======== Document

What did I just read?? Also, it was wonderful.

"I recall once, there was an astronomer in my husband's court, who extolled the poetry of the universe, how numinous we were despite the mucus and the blood we shed. 'Stardust,' he'd said, inebriated with his own doctrine. 'We are made of stardust.' Or maybe of primordial elements, such as the ocean, and the dark, and the killing flame, and love."

For one, this is a story about stories.

The narrative takes the shape of a dark mashup of
The Little Mermaid, Frankenstein, and Lord of the Flies, with a sprinkling of biblical types and symbols
. It took me a minute to get my bearings at the beginning. (Wow, this is gorgeous poetic writing. Huh, that's weird. It sounds like her children are
casually snacking on a human corpse
. Oh no wait, they are. Yikes. What is this story?)

================
======== Dataset extract

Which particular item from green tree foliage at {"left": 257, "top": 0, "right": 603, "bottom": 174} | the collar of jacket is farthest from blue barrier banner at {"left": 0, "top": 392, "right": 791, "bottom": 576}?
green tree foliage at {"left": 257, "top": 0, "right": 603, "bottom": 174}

================

▶ To-do list:
• a. Rewrite the paragraph of the book review that begins "The narrative takes the shape" as a short bulleted list that keeps its main facts.
• b. Translate this sentence from the book review into Spanish: "For one, this is a story about stories."
• c. Write the next few sentences of the book review, picking up after its final line.
The material plays no part in this work.

▶ Answers given:
• a.
- The narrative is a dark mashup of The Little Mermaid, Frankenstein, and Lord of the Flies, sprinkled with biblical types and symbols.
- It took the reviewer a minute to get their bearings at the beginning.
- The writing is gorgeous and poetic.
- It sounds as though her children are casually snacking on a human corpse, and they really are.

• b. Para empezar, esta es una historia sobre historias.

• c.
It is also a commentary on how the stories humans tell themselves shape their beliefs and behaviors, sometimes leading to their own suffering and ruin, even as those same stories are defended as sacrosanct. Sometimes horrors in this upside-down world mask themselves in holiness. The true enemies, the charlatans wielding power, want people to believe that evil is found elsewhere, and to fear the outsider rather than questioning the darkness in their own midst, in their own systems of belief.

"Man mistakes his own experiences as the canvas on which all truths are drawn. He is rarely correct in his respect."

"There is a reason The Hunt is central to so many narratives. For all that humanity professes to delighting in its own sophistication, it longs for simplicity, for when the world can be deboned into binaries. Darkness and light. Death and life. Hunter and hunted."

This is also most definitely a horror story.

While the prose is a mesmerizing, undulating, hauntingly beautiful (unless big words bother you) thing, the plot beneath is feral and eviscerating.
People get eaten, tongues cut out, empires burn, characters are vivisected, entrails are spilled.
There is no lack of truly grotesque detail. This is an apocalyptically dark canvas on which to paint a fairy tale.

This is also a haunting love story.

"I wonder sometimes if this consciousness is the same, if I am the same. Or, if I am a mere fabrication strung together by circumstances."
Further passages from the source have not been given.